Saturday, December 13, 2008
The Queen of Guilty Pleasures - Part Two
Agent Tersarius alighted into the office like a crane on a branch. He perfunctorily flashed his badge. “I’m glad to meet you, Detective Sloan, and I appreciate your contacting us.”
The LAPD detective sat back. “I hope this isn’t a false alarm.”
“We evaluated your message. That’s why I’m here.”
“You think there may be something to this?"
“Ever since the Prohibition of Human Cloning Act of 2003 was passed, we’ve had a protocol enforcement.”
The detective sat up straight. “I guess you have a serious forensics background. It must be interesting.”
“Actually, I’ve been mostly stuck in a lab, and it gets boring as crap.”
He smiled. “I enjoy getting out of the lab. There are only a handful of FBI agents who can do forensic microbiology."
The detective’s eyes began to glaze. He shrugged and pushed a sheaf of papers towards Agent Tersarius. “Here’s the full report from the attending physician who treated the subject.”
Tersarius flipped though the papers as the detective spoke. “As an assault, it’s fairly atypical,” Sloan continued. “There was no prior contact, no communication during the assault, no attempt to take any valuables, and there was no attempt on the woman’s life. For now, it’s still only an assault. The bells went off because of the comments the attending physician added.”
“Yes, I see. Wound indicates attacker used specialized tool normally used for taking tissue sample from cadavers.”
Tersarius looked up. “That’s the operative term, tissue sample.”
“When I came to where you first mentioned the victim’s name, I thought it sounded familiar,” he continued. “Googled up a storm.”
“She’s lived in LA for many years. She was pretty famous in her day — they say she had 20,000 pin-up photos made in the ‘50s.”
Tersarius looked up. “Maybe some rich old man wants to re-live a teenage fantasy?”
“Is that possible?”
“I doubt it, but someone may be running an elaborate scam. Anyhow, it’s the thought that counts," he said with a thin smile. “I’ll take the case from here.”
“No problem, I wouldn’t know where to start, if this is what you think it is,” said the detective. “Now I have the good news and the bad news.”
“Give me the good news first.”
“A few minutes before the attack, while he was stalking the victim in the store, the perp stopped to make a cell phone call, and as he held the phone, a surveillance camera could see the key pad. We got the area code and exchange.”
Detective Sloan handed him a slip of paper. “Outside Dallas,” he said. “A town called Juniper Valley.”
“Texas A&M has been in the forefront of cloning technology for years,” said Tersarius. “What’s the bad news?”

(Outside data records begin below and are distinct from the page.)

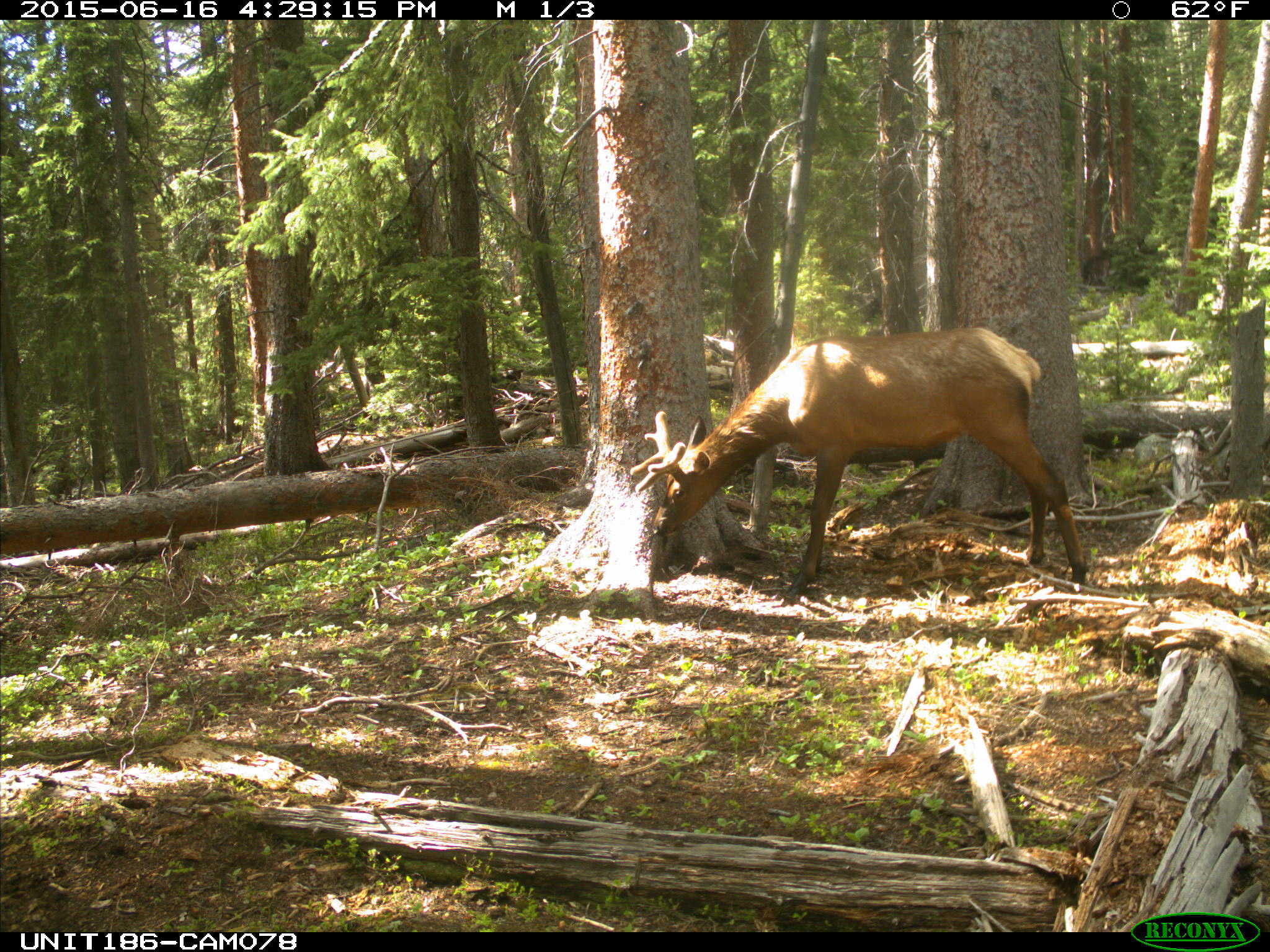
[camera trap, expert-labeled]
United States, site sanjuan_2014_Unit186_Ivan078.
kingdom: Animalia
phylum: Chordata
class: Mammalia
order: Artiodactyla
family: Cervidae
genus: Cervus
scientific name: Cervus elaphus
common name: red deer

“The plate is untraceable.”
“I guess that's not surprising.”
They both knew that with the corruption in Texas law enforcement caused by the Mexican drug cartels, more and more organized crime protection rackets were being run out of the state. "Somebody in law enforcement probably procured the plate," thought Tersarius.
Detective Sloan showed him to the door. “You think someone is finally trying to clone a person?”
“You know the saying. I’m not paid to think. But if someone is trying to violate the law, it’s my deal.”
He squared the papers. “By the way, how is the victim?”
“She’s fine, but still shook up. I’m sure she would have been happier if someone asked for her autograph.”
“Ouch.” The agent dropped the papers in his briefcase. “I’ll let you know what I find.”